ここで働いている私が言うのもなんだけど、どうして大人たちは子どもキャバクラなんて場所に来るんだろう。私は子供らしいお化粧をしてもらいながら、ふとそんなことを考える。子供は天使ってよく言ってるけど、大人と一緒で性格の良い子供よりも性格の悪い子供の方が多いし、平気で嘘だってつく。いじめのない学校の方が少ないし、大人たちの見えないところでパパやママ、担任の先生のことを馬鹿にしてたりする。大人たちだって、子供の頃は褒められた性格ではなかったはずだ。
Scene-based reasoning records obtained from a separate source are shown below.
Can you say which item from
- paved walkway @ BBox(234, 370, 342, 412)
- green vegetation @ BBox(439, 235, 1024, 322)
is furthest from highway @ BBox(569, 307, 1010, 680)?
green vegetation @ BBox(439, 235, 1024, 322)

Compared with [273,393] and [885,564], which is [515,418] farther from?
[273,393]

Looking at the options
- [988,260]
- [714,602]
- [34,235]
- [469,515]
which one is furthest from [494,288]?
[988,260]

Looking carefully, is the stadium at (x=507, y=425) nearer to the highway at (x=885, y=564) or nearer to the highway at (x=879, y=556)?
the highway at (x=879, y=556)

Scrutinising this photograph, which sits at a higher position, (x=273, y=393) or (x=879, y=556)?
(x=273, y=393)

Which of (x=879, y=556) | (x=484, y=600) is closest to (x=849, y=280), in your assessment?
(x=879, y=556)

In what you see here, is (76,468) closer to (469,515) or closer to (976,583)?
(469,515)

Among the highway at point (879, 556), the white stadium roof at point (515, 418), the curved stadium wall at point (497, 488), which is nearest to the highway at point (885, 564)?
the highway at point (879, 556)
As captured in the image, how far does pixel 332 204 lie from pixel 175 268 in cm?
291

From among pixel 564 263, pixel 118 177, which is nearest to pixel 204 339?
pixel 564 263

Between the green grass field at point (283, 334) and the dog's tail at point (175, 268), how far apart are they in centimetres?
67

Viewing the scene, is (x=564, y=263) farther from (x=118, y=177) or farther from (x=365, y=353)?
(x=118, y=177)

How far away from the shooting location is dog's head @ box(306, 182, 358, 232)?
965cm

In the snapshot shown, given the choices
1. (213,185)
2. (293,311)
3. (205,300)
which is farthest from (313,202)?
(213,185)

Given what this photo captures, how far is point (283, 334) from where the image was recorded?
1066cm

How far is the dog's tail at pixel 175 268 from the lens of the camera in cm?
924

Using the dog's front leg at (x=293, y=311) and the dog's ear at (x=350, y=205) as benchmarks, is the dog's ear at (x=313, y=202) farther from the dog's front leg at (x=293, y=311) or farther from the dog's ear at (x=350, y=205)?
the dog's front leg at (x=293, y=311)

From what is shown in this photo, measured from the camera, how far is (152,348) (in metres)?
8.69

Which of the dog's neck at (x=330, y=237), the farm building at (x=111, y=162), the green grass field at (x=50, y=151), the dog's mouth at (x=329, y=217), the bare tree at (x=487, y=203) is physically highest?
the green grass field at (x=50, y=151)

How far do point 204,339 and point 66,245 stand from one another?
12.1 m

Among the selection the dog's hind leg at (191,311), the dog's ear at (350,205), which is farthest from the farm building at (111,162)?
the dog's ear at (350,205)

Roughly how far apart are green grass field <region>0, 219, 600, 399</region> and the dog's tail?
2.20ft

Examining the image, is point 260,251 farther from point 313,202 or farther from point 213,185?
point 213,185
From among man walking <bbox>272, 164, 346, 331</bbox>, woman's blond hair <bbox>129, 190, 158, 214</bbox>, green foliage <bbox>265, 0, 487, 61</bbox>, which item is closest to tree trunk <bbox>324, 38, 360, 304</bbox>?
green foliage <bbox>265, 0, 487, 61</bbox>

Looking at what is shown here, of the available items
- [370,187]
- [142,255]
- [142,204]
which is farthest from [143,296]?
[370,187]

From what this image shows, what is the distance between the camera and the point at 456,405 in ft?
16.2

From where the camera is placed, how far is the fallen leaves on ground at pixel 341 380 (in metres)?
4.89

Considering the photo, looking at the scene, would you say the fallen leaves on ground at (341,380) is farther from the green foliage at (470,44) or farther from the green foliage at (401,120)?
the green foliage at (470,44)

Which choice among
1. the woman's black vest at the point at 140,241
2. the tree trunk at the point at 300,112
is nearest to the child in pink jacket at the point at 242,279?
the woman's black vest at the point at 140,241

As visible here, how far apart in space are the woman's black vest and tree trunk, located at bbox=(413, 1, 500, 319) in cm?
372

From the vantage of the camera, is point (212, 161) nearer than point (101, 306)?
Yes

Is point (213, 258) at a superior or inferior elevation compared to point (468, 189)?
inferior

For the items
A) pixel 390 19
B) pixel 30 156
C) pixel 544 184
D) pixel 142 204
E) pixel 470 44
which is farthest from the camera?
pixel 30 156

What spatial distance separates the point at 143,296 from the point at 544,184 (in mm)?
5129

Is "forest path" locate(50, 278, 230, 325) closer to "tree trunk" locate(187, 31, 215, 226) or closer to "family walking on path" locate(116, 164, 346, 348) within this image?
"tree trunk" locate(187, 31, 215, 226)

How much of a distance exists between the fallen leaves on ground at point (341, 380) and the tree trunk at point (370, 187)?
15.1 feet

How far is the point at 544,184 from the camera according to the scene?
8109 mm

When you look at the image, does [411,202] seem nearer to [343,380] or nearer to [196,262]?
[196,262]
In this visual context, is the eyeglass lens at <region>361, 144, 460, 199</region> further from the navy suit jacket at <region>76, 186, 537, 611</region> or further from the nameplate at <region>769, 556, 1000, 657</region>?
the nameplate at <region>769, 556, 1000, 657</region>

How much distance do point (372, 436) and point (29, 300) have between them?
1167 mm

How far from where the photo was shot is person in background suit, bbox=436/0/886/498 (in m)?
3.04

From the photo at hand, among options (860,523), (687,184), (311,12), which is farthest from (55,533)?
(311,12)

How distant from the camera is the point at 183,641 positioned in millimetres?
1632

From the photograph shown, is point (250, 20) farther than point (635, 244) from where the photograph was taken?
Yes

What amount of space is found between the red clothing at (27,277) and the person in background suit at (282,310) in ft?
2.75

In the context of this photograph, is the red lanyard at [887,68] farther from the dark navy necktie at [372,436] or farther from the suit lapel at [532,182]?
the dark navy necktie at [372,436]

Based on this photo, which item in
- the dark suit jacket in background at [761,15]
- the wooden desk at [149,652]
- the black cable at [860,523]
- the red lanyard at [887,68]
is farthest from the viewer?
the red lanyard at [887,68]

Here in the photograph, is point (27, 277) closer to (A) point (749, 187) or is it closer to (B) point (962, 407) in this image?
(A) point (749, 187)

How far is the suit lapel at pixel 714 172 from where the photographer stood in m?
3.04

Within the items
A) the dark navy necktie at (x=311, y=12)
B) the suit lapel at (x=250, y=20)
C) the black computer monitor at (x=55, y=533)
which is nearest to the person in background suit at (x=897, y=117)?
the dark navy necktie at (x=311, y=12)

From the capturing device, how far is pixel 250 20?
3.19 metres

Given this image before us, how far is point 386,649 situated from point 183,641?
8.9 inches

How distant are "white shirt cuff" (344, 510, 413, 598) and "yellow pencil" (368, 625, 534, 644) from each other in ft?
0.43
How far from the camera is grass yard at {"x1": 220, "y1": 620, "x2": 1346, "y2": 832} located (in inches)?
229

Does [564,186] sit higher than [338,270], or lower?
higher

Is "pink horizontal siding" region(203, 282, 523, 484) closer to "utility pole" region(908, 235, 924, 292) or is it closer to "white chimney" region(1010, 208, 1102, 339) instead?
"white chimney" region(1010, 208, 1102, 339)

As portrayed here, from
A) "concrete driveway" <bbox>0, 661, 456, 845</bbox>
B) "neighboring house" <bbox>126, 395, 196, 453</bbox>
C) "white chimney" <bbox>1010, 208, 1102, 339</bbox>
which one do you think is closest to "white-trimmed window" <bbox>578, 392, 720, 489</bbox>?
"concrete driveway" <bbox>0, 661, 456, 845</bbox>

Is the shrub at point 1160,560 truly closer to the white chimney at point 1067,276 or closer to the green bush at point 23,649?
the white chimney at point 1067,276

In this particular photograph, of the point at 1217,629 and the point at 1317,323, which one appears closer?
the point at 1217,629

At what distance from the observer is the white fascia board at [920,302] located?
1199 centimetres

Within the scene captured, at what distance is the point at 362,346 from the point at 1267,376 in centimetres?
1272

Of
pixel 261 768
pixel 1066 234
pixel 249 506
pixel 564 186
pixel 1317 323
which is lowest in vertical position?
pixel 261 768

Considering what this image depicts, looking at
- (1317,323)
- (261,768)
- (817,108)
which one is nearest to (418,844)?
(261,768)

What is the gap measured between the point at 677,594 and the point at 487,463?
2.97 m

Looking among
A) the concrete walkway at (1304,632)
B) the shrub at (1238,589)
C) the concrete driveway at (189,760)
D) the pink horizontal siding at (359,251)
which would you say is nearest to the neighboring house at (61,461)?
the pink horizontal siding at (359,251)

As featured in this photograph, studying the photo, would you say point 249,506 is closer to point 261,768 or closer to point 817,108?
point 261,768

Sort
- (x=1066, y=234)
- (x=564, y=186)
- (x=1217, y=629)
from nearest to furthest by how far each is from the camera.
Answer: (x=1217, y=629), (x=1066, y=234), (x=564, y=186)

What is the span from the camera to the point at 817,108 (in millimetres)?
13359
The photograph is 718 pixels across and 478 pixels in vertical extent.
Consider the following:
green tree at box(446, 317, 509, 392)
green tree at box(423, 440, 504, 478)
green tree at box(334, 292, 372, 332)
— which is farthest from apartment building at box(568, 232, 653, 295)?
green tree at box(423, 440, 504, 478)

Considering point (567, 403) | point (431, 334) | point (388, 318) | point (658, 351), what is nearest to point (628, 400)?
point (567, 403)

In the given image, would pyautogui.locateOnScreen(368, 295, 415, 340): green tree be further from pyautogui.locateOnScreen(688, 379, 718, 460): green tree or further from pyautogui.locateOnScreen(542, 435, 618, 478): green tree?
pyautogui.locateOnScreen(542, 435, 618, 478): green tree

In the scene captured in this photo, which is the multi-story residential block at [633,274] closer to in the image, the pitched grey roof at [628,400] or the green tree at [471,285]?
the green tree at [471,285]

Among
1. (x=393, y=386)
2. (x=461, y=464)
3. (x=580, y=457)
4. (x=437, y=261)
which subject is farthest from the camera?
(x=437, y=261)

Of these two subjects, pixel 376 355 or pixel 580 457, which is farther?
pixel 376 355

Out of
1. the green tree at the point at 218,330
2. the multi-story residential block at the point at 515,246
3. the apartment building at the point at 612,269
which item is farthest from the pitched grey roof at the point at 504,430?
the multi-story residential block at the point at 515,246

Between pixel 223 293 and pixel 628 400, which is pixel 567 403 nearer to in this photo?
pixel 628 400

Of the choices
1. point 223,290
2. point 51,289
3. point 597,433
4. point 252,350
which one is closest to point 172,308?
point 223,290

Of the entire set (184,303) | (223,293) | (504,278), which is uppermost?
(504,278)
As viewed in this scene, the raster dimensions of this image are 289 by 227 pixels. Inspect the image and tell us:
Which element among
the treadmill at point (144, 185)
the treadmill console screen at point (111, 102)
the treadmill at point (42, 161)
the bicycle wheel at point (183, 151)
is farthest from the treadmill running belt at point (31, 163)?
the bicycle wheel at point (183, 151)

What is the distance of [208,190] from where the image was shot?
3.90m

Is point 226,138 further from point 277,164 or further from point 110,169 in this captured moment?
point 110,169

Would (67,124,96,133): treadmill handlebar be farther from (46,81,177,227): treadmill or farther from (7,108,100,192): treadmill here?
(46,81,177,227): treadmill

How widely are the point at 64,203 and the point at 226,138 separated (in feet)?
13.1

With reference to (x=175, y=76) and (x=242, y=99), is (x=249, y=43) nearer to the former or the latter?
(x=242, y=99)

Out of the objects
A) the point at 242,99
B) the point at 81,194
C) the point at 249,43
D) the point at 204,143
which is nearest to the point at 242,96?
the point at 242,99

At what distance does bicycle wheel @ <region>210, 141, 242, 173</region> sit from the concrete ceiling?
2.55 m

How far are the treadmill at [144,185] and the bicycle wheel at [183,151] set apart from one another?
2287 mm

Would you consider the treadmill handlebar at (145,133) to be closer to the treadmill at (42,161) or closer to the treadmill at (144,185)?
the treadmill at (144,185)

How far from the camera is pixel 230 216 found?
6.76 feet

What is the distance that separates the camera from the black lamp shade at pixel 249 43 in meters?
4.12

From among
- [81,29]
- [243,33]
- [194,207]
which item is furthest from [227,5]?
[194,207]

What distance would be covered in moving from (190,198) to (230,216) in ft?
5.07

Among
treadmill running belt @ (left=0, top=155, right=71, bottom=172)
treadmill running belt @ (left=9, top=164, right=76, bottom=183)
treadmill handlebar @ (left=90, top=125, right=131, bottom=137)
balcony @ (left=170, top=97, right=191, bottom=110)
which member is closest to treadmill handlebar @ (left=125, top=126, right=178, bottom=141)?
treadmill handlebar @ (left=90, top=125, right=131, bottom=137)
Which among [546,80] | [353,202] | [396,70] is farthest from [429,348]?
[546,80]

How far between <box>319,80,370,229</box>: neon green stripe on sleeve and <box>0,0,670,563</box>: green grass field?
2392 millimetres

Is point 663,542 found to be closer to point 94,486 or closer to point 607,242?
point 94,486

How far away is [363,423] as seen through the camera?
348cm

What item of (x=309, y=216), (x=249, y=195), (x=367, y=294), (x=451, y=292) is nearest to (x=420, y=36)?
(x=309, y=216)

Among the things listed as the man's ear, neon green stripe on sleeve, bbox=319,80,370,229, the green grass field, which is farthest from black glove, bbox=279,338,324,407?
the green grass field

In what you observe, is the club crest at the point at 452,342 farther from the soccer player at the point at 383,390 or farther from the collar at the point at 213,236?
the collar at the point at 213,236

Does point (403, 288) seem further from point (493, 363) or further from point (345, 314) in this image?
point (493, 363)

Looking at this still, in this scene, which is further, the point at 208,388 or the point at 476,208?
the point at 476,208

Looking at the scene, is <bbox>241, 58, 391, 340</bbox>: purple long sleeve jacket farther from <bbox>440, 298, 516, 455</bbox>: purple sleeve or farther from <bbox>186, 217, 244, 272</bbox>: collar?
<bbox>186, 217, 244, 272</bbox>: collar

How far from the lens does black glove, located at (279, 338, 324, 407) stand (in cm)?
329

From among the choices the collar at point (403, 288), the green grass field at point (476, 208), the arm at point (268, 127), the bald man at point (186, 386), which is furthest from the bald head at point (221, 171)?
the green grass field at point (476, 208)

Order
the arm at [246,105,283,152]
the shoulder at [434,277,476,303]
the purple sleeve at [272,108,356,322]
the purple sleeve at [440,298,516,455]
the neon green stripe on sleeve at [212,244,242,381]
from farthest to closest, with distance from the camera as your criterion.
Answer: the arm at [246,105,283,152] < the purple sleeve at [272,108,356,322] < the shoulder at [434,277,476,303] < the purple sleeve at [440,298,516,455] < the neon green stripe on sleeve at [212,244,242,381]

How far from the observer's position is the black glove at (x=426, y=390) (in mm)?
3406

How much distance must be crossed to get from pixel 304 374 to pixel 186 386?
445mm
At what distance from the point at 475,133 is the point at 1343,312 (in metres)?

それなのに、どうしてそのことを忘れて、子供のことを天使だって信じられるんだろうか。
鏡越しに、メイクをしてくれている稲村さんと目が合う。今日も可愛いね。稲村さんが無邪気にそう言ってメイクを終える。ありがとうと私が元気の良い声でお礼を言うと、今年で三十歳になるという稲村さんは嬉しそうに笑ってくれた。
こんな大人にはなりたくないな。私は稲村さんと、そしてそれからこれから相手をしなければならないお客さんのことを思いながら、そう考える。ボーイさんが私の名前を呼ぶ声が聞こえてくる。私は鏡をチェックして、大人が望むうっすらと赤らめいたメイクを確認する。それから呼びかけに返事をし、私は、天使のような子供と触れ合いたがっている大人の元へと向かうのだった。
***
そして月日が流れ、中学校、高校、大学を経て、私は社会人になった。小学生の頃に子供キャバクラで働いていたことなんて、遠い昔の出来事のことだし、そこで何を考え、何を話したのかも少しずつ少しずつ忘れていった。
私が就職した会社のそこそこ名の知れた会社で、一緒に働く人も、性格が良い人ばかりで文句はない。それでも、仕事は大変だったし、気がつけば会社と家を往復するだけの毎日を送るようになっていた。子供の頃とは比較にならないスピードで一年が過ぎていき、年を追うごとに責任のある仕事を任されるようになっていく。仕事人間というタイプではないけど、休日やることといえば動画を見たり、SNSを見ることくらい。趣味らしいものも、小学校の頃みたいに何かに夢中になったりすると言うこともなくなった。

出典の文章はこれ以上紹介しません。